What is expected:
Copy the entries word for word, starting at the line that contains "Within this given" and ending at the line that contains "the dry grass <", with both of those lines included.

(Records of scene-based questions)
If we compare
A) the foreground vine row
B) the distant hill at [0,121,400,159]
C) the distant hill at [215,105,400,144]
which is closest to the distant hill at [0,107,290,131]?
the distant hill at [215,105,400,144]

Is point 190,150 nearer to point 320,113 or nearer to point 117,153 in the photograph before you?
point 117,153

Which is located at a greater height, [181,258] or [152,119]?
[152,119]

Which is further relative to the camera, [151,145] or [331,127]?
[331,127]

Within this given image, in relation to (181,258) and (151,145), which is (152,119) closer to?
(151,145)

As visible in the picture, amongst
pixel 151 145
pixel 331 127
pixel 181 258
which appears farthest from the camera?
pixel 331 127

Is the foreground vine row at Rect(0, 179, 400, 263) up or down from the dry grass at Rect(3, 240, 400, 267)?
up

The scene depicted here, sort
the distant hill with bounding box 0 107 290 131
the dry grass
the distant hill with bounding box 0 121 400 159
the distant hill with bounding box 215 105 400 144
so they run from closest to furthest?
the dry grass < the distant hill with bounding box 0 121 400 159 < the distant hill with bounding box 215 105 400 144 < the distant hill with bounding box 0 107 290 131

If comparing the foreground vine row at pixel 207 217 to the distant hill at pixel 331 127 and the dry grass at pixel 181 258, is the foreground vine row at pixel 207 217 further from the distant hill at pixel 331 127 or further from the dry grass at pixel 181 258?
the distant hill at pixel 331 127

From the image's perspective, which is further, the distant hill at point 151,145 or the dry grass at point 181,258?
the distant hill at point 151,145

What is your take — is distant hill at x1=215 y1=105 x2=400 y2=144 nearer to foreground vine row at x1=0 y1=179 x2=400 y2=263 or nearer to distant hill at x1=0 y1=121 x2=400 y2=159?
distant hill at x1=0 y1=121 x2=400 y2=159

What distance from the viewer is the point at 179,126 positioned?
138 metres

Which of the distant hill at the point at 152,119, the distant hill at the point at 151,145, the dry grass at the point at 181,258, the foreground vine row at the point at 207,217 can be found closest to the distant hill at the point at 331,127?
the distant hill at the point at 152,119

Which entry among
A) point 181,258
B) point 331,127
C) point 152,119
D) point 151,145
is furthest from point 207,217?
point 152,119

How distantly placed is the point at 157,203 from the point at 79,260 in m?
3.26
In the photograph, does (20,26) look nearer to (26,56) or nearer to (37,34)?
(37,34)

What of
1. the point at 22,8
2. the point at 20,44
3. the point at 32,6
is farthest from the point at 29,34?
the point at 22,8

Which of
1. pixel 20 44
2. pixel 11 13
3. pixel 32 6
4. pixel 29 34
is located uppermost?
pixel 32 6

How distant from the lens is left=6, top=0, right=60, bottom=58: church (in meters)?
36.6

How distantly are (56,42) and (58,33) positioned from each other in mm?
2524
--
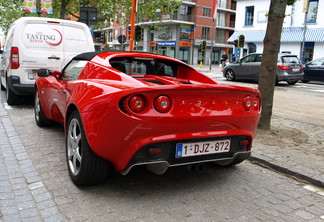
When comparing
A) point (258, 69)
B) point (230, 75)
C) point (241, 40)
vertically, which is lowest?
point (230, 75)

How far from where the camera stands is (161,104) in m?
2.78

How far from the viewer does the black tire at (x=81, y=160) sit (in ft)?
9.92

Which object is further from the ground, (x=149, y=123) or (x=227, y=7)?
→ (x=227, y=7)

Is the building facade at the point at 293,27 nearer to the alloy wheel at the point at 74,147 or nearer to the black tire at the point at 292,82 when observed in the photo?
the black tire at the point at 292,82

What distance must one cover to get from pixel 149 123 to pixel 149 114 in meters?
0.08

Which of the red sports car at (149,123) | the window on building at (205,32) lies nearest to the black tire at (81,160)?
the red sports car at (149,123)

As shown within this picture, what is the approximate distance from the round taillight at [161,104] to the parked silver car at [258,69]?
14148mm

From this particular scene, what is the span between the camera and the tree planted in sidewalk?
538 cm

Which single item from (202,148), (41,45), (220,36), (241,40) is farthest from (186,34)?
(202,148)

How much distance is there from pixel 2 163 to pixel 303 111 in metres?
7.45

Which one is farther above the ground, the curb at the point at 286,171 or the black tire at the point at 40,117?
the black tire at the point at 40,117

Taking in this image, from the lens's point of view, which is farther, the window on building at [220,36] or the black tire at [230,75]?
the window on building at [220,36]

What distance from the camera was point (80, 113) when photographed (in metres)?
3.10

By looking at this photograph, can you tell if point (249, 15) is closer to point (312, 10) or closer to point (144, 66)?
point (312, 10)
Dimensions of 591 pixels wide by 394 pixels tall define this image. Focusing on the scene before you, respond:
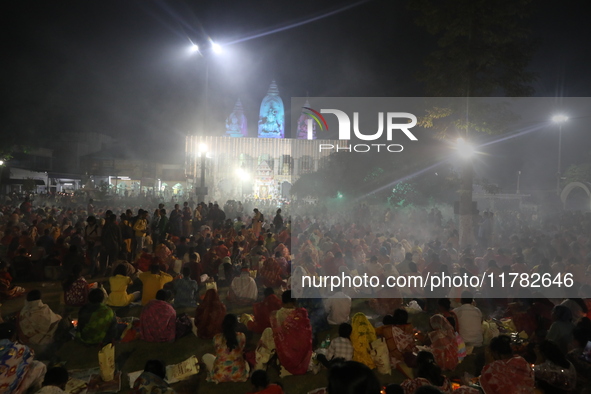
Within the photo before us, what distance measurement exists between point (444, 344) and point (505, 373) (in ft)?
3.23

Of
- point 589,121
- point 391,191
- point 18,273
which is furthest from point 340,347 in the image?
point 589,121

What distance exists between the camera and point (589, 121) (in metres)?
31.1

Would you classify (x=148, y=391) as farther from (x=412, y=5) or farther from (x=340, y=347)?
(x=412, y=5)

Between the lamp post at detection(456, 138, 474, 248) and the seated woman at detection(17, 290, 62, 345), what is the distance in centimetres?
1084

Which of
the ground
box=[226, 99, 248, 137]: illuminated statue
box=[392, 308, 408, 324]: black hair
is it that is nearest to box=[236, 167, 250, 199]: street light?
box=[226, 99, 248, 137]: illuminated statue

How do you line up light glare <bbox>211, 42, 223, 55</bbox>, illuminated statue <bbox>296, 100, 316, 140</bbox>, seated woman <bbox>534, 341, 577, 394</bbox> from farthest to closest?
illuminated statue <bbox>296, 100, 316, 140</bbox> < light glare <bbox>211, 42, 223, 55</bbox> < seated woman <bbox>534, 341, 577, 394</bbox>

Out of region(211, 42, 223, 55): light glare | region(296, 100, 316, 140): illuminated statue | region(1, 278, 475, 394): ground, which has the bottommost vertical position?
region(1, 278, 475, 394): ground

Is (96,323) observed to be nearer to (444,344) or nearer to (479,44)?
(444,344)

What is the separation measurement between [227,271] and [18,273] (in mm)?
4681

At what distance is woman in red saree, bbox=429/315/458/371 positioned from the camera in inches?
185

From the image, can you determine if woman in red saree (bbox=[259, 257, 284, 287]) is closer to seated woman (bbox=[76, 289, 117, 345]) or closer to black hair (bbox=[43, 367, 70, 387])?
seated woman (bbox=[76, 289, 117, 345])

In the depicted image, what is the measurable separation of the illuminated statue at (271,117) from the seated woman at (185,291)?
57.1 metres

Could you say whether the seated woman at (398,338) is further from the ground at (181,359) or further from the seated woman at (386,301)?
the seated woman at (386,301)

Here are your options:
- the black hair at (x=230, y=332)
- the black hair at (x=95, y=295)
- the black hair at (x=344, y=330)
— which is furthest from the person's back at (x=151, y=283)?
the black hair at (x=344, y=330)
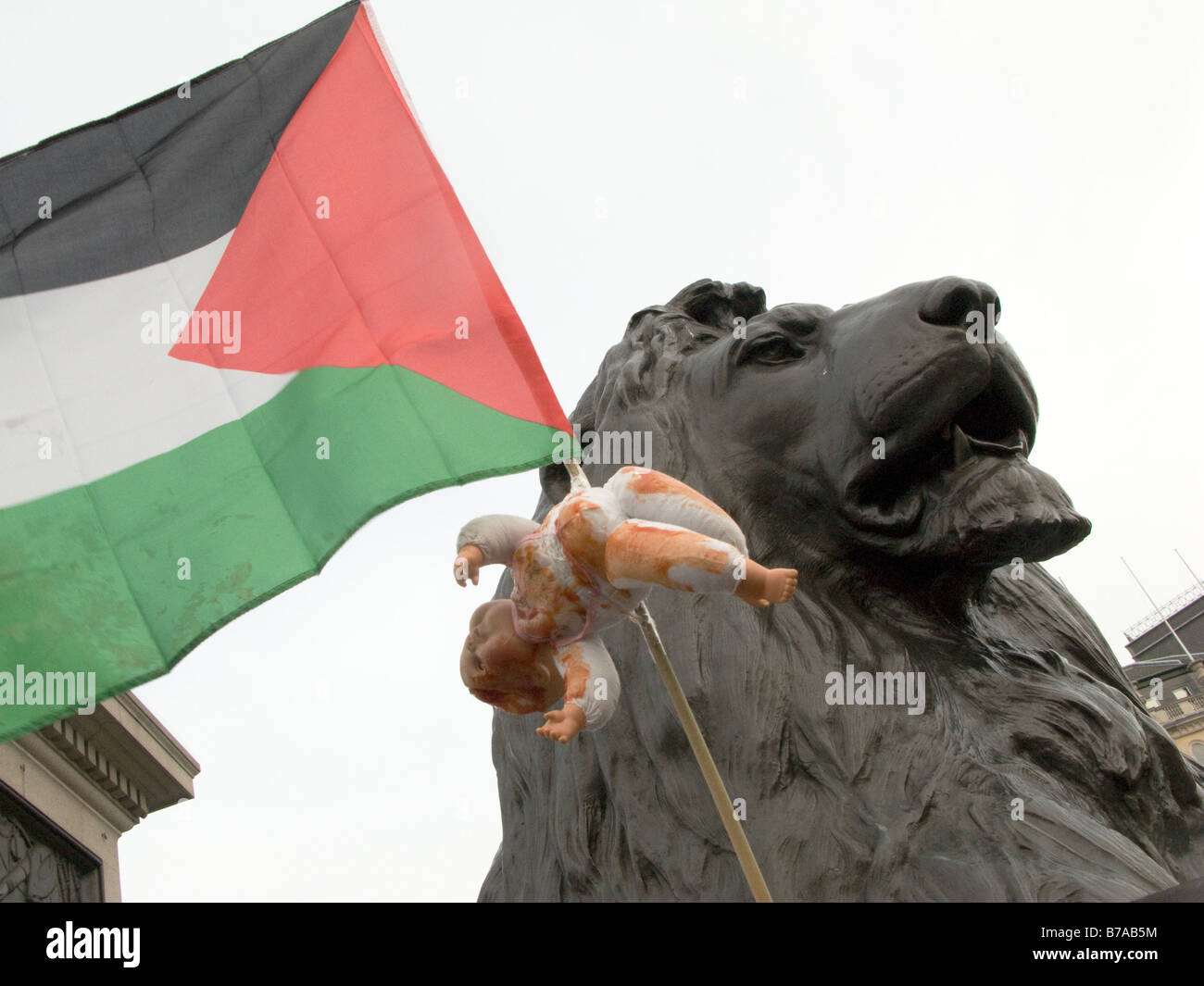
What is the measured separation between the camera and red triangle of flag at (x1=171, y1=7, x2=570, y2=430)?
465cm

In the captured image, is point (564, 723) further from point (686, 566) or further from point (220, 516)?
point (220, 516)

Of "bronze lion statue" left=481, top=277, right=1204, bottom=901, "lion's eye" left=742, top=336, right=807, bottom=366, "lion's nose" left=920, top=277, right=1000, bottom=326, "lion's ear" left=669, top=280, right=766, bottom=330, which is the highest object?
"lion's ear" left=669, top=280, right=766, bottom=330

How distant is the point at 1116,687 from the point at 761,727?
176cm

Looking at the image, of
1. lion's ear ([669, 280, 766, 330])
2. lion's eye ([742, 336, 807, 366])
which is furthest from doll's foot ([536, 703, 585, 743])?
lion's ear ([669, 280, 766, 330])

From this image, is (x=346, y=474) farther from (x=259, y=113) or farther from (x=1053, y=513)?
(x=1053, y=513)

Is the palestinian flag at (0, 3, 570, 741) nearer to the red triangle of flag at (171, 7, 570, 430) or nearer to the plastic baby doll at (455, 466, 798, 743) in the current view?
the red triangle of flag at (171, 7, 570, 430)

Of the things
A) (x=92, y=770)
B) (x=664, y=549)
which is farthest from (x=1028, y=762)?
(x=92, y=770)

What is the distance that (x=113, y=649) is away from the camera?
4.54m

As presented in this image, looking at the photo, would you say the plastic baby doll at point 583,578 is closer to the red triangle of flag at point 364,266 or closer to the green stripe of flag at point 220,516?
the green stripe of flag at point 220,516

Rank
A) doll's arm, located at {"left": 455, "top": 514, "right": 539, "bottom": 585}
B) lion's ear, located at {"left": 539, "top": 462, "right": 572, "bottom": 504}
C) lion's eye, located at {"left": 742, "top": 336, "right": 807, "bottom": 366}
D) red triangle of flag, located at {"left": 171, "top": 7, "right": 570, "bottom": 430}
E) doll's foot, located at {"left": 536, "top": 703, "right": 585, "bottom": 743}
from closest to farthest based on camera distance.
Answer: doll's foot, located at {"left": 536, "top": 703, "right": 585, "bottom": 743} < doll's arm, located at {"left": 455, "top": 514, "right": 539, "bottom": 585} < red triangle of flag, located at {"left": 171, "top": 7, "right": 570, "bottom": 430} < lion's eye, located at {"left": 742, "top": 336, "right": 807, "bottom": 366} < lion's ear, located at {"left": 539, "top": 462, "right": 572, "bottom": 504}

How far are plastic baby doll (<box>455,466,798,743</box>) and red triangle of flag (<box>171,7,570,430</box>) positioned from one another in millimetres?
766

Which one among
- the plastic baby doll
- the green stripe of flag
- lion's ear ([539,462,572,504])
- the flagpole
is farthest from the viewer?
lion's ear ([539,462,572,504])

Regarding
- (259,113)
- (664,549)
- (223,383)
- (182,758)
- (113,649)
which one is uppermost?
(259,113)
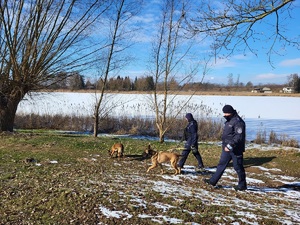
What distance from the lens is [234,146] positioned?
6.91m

In response:
Within this given image, in relation to (181,258) and (151,145), which is (152,119) closer to?
(151,145)

As visible in the picture, amongst
pixel 151 145
pixel 331 127
pixel 181 258
which appears farthest from the camera?
pixel 331 127

Is the foreground vine row at Rect(0, 179, 400, 263) up or down from the dry grass at Rect(3, 240, 400, 267)?
up

The scene depicted here, sort
the distant hill with bounding box 0 107 290 131
the dry grass
the distant hill with bounding box 0 121 400 159
the distant hill with bounding box 215 105 400 144
so they run from closest to furthest?
the dry grass < the distant hill with bounding box 0 121 400 159 < the distant hill with bounding box 215 105 400 144 < the distant hill with bounding box 0 107 290 131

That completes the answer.